Compiègne (Oise), reportage
La porte s’ouvre sur l’épicerie solidaire. L’endroit est exigu, mais l’effervescence et la bonne humeur des étudiants le rendent chaleureux. À l’entrée, un sapin enneigé accueille les bénéficiaires qui viennent retirer leurs cadeaux. Une semaine avant les vacances, l’association les a conviés à une distribution de cadeaux agrémentée d’un goûter de Noël. De quoi oublier un temps leur précarité étudiante.
Boîtes de thé bio, chocolats, places de ciné, figurines en pagaille : les options sont variées. Certains choisissent des produits utiles et réconfortants, comme des cosmétiques ou des chaussettes, d’autres prévoient de les offrir à leurs proches. À l’université de technologie de Compiègne (UTC), ils sont plus de 130 à bénéficier ce semestre des prix très réduits de l’épicerie solidaire Epi. Deux soirs par semaine et le samedi matin, l’association Epi y vend des produits de la Banque alimentaire et de Dons solidaires. Des distributeurs de vrac à moitié remplis de pâtes ou de riz et un frigo quasi vide dans lequel seule une pile de knacki n’a pas trouvé acquéreur confirment l’usage habituel de l’endroit. « Le ravitaillement, c’est pour demain », explique Robin, chargé des partenariats de l’association Epi, un sourire inlassablement vissé sur une petite barbe fournie. Aujourd’hui, place aux cadeaux.

150 euros par mois pour vivre
Morgane installe sereinement de nouveaux cadeaux. D’abord bénévole de l’association, elle est devenue bénéficiaire en septembre. « Je sens bien la différence par rapport à l’année dernière, confie-t-elle. Je n’ai plus la peur des fins de mois. Je peux aller boire un café avec des amis ou acheter une entrée en boîte de nuit. » La jeune femme, en première année en génie urbain, n’est pas boursière. Une fois toutes ses factures payées (logement, charges, abonnement au transport, internet et téléphonie), il lui reste moins de 150 euros par mois pour se nourrir, s’habiller, se soigner ou se divertir. Elle remplit parfaitement les conditions d’éligibilité de l’association.

Hésiter à demander de l’aide « est une situation fréquente pour de nombreux bénéficiaires », explique Stéphanie Férey, de la Banque alimentaire.
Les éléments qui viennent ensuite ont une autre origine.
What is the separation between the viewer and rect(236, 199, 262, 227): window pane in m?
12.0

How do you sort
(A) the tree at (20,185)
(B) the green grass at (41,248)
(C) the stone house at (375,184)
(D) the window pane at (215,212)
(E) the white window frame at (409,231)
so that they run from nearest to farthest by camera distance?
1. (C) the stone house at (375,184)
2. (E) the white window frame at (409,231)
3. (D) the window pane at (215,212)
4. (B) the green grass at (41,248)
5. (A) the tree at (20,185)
Beaucoup n’osent pas franchir le pas, alors que leur situation le justifie. Et c’est le cas de la plupart des étudiants rencontrés à Compiègne, la majorité estime qu’ils ne sont pas si mal lotis. L’épicerie les aide pourtant à se procurer de nombreux produits. Imad, en deuxième année, aime y trouver de la viande, trop chère en magasin. Son ami Walid s’y rend le samedi matin : « C’est le jour où l’association reçoit les invendus de Monoprix. Il y a souvent de bons produits. »
Arrivée du Brésil il y a quatre mois pour un second master, Virginia explique que les prix pratiqués en France sont « cinq fois supérieurs à ceux du Brésil ». Avec ses amies Jessica et Debora, elles ont toutes franchi la porte de l’épicerie solidaire dès leur arrivée. Au-delà du ravitaillement, l’épicerie est aussi un lieu où l’on vient sympathiser.
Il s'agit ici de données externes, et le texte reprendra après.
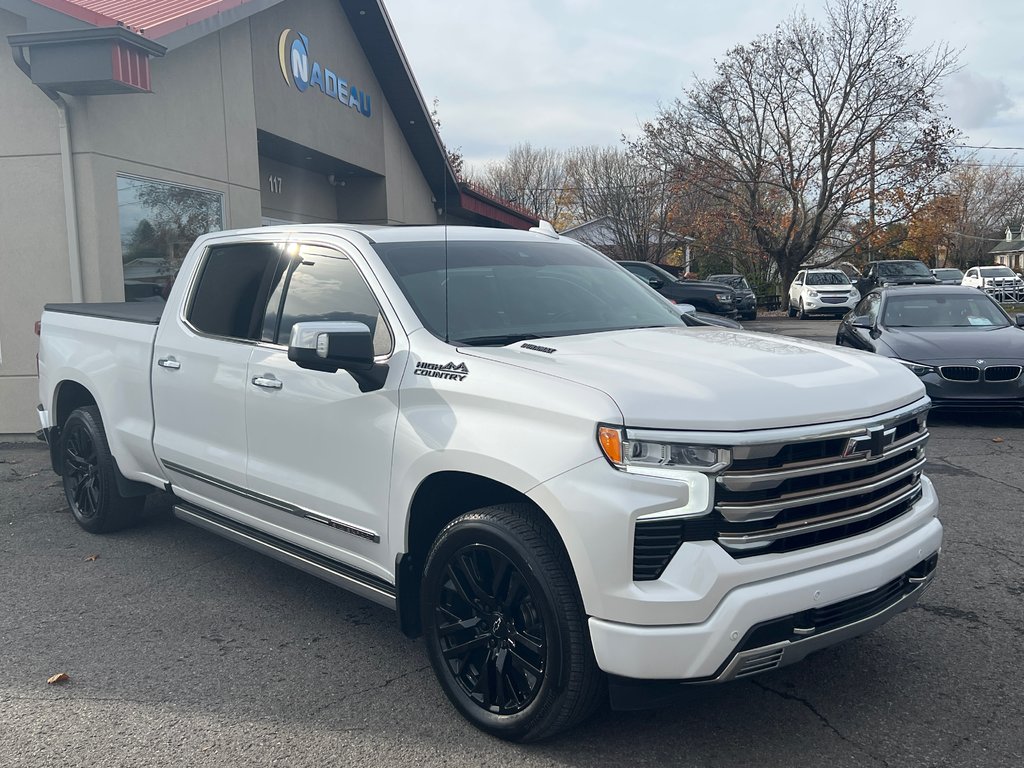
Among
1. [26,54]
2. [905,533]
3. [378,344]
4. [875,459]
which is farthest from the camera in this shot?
[26,54]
Deux étudiants précaires sur trois
« Boire un café, sortir avec des amis, ou tout simplement se sentir bien grâce à des produits d’hygiène du quotidien est essentiel pour l’estime de soi, mais également pour socialiser et se créer des réseaux d’entraide », dit Annabel Lavigne, de l’association Dons solidaires, qui a fourni les cadeaux du jour.
D’ailleurs, en ce lundi glacé et festif, l’ambiance bat son plein de l’autre côté du couloir. Une seconde salle est ouverte : quelques gâteaux et des boissons ont été servis. Un jeu du pendu se déroule sur le tableau velleda tandis que les blagues fusent à travers la pièce. Le Franco-Espagnol Hanaël est coiffé d’un bonnet de père Noël ; Justine, elle, arbore fièrement son pull de Noël agrémenté d’une guirlande lumineuse. De quoi redonner le sourire, alors que 26 % des 18-24 ans se disent inquiets à Noël, et 20 % sont tristes durant cette période, selon une enquête de l’Ifop commandée par Dons solidaires.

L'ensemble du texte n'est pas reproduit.